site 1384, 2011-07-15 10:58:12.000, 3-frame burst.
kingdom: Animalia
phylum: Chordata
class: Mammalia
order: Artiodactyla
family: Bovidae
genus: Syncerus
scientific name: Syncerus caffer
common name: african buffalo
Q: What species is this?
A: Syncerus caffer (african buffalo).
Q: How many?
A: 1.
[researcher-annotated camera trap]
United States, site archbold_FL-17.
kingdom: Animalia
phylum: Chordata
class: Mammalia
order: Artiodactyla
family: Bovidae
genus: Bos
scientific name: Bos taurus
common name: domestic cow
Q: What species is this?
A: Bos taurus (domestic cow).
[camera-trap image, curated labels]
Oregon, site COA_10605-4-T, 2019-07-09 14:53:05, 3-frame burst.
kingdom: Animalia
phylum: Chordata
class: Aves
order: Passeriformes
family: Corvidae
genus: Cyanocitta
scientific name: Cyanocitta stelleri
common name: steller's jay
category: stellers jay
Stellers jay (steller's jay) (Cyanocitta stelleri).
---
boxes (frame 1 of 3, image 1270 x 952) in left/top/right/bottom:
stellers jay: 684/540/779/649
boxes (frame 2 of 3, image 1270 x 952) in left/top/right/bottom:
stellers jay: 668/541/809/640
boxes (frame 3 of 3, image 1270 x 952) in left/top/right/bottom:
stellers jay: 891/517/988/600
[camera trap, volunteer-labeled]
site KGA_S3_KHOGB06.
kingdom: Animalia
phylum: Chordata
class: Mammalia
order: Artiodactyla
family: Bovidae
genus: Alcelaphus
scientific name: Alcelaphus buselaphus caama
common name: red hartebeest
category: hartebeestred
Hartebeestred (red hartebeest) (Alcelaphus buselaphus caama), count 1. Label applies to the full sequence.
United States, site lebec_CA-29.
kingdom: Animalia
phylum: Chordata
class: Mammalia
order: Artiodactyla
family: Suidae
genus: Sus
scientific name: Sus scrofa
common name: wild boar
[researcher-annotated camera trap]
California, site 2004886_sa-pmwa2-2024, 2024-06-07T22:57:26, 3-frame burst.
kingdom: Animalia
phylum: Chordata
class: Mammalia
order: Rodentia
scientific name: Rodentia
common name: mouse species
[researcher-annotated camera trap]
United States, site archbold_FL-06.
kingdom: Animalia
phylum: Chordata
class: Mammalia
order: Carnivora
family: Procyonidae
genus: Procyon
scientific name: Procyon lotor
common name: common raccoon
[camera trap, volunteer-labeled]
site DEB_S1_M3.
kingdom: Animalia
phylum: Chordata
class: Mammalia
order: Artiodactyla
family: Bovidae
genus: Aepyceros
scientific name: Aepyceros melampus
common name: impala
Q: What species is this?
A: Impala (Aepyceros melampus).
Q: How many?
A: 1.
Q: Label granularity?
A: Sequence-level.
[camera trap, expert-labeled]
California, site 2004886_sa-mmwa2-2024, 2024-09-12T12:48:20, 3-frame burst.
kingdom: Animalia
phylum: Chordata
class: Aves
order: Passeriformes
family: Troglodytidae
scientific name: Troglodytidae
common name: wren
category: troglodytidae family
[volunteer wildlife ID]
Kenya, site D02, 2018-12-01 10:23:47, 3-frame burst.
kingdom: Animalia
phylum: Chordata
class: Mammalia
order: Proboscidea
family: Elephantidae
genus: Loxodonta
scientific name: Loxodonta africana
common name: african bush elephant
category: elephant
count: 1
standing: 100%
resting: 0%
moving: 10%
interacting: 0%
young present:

···

▶ PROBLEM DESCRIPTION
In the listing above, each line with the word "family" is to be copied out.

▶ EXERCISE ANSWER
family: Bovidae
family: Bovidae
family: Corvidae
family: Bovidae
family: Suidae
family: Procyonidae
family: Bovidae
family: Troglodytidae
category: troglodytidae family
family: Elephantidae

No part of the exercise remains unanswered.